▶ WHAT YOU NEED TO DO
What is needed is an exact copy of every line from the one with "Primera Trio Printer" to the end of the entries below, without the pictures.

(DATASET CONTENT)

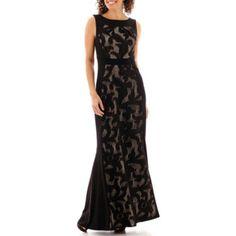 05c3354b86836 Sangria Sleeveless All Over Sequin Maxi Dress - JCPenney Chucks Wedding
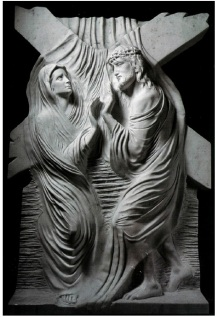 Maria de Faykod: IV. statio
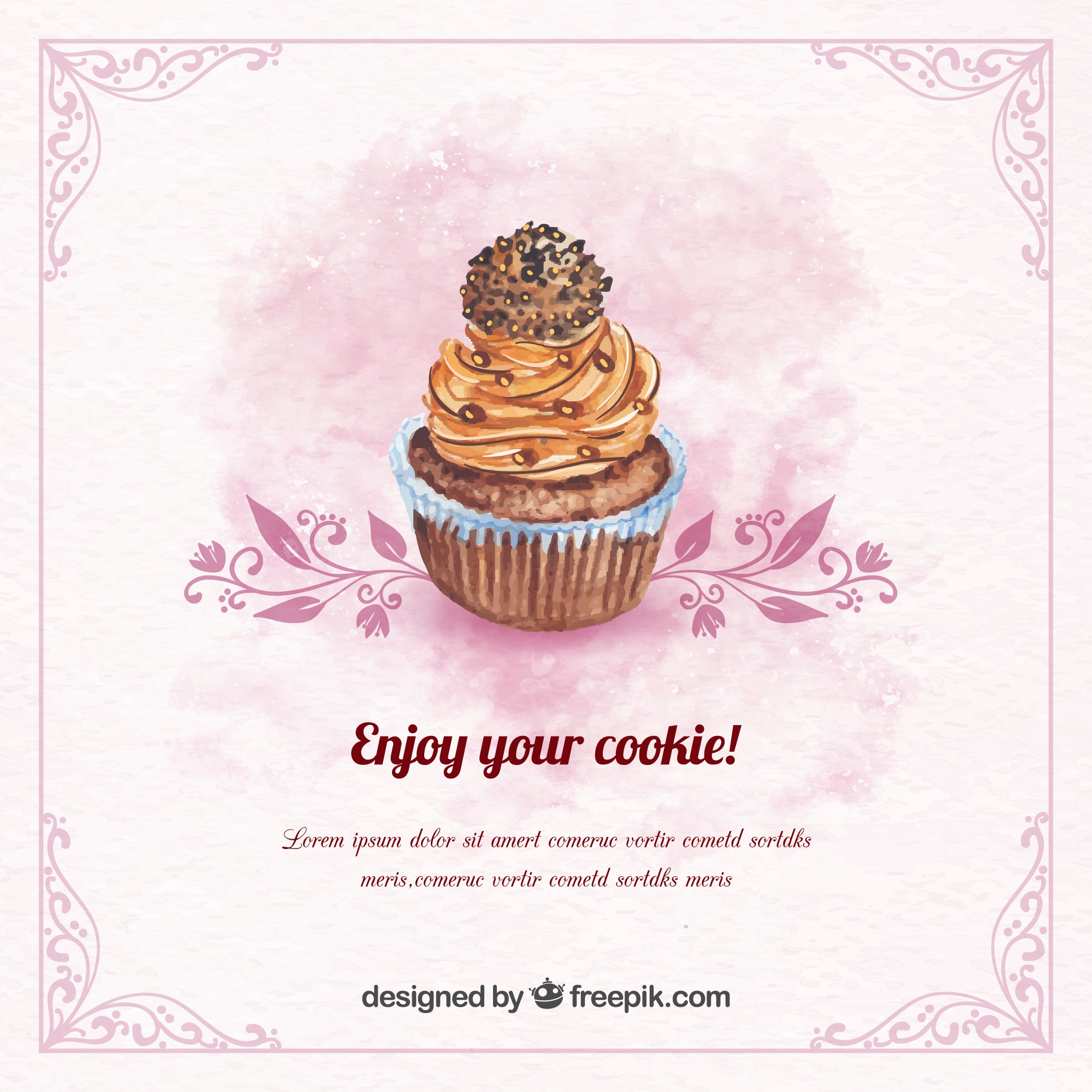 Vintage watercolor background with chocolate cupcake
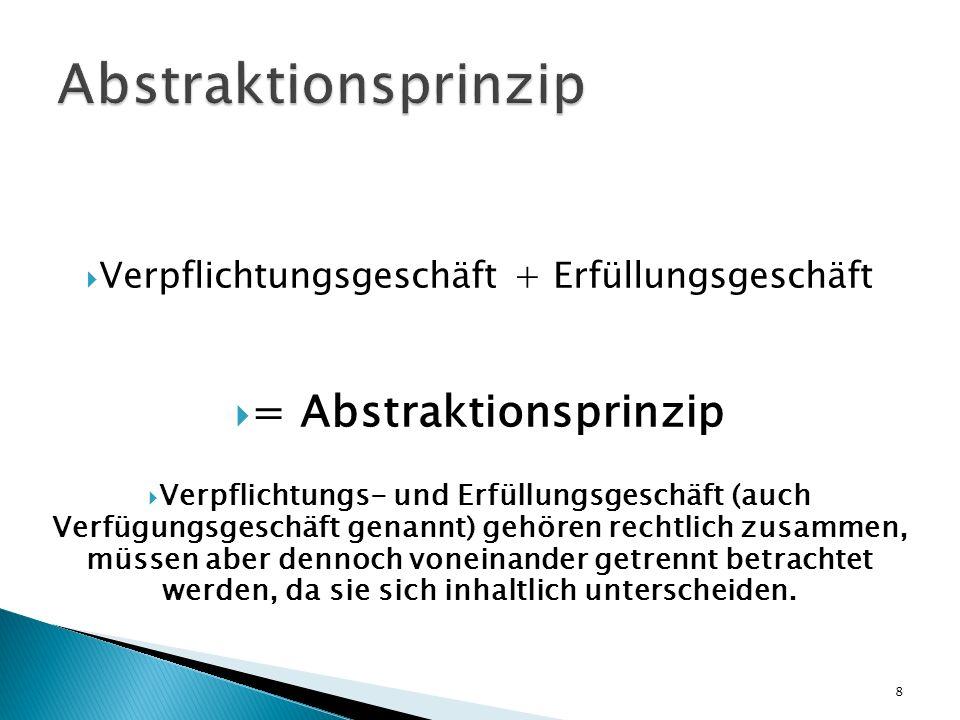= Abstraktionsprinzip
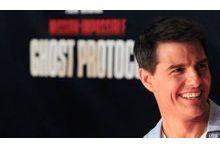 Tom Cruise. Sa vie de célibataire
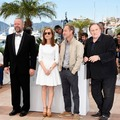 Ismét felháborította a világot Depardieu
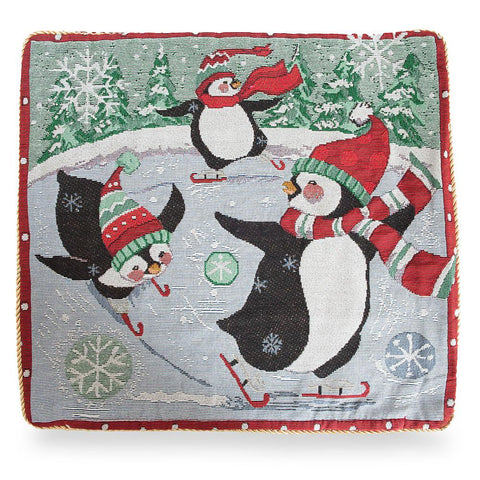 "18"" Christmas Penguins Skating Throw Cushion Pillow Cover"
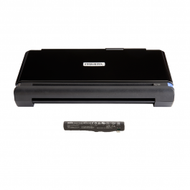 Primera Trio Printer with battery preinstalled.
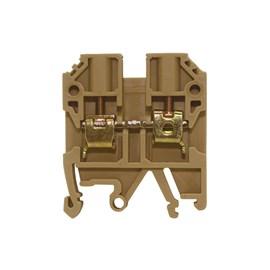 Borne SAK MTB 4EN 4mm 34A Bege Metaltex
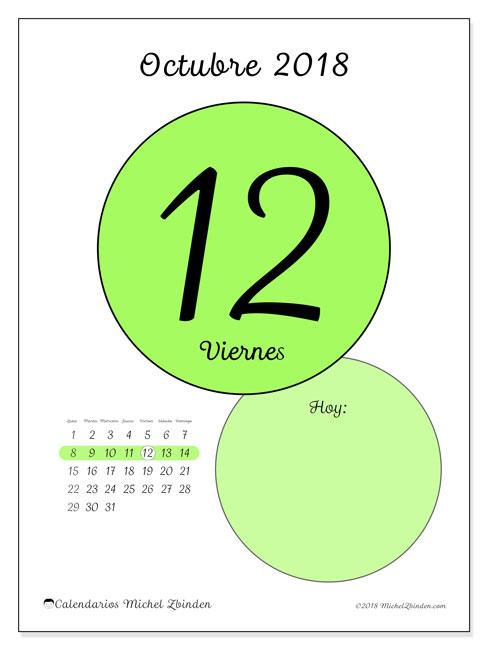 Calendario octubre 2018 (45-12LD). Calendario diario para imprimir gratis.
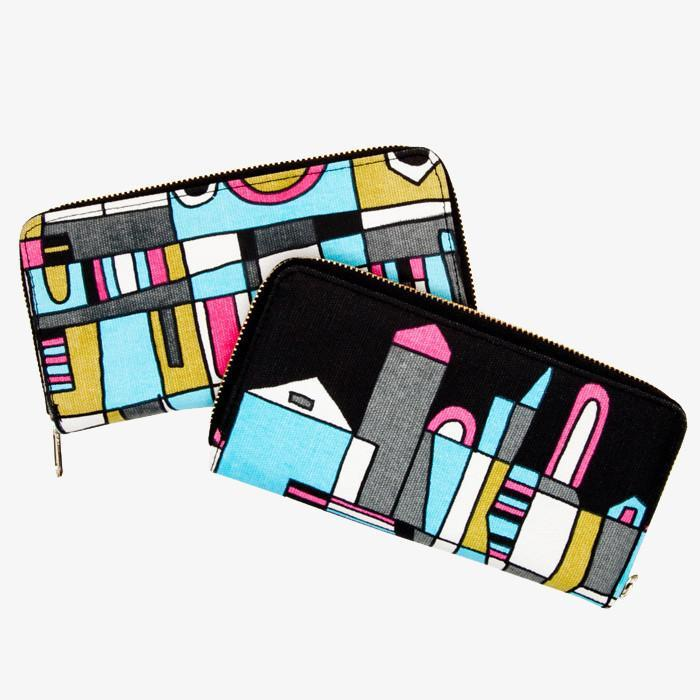 #1298 Skyline Canvas Zip Wallet - Dailytechstudios
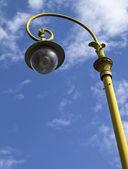 An old-fashioned lantern. — Stock Photo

(End DATASET CONTENT)

▶ SOLUTION
 Primera Trio Printer with battery preinstalled.
 Borne SAK MTB 4EN 4mm 34A Bege Metaltex
 Calendario octubre 2018 (45-12LD). Calendario diario para imprimir gratis.
 #1298 Skyline Canvas Zip Wallet - Dailytechstudios
 An old-fashioned lantern. — Stock Photo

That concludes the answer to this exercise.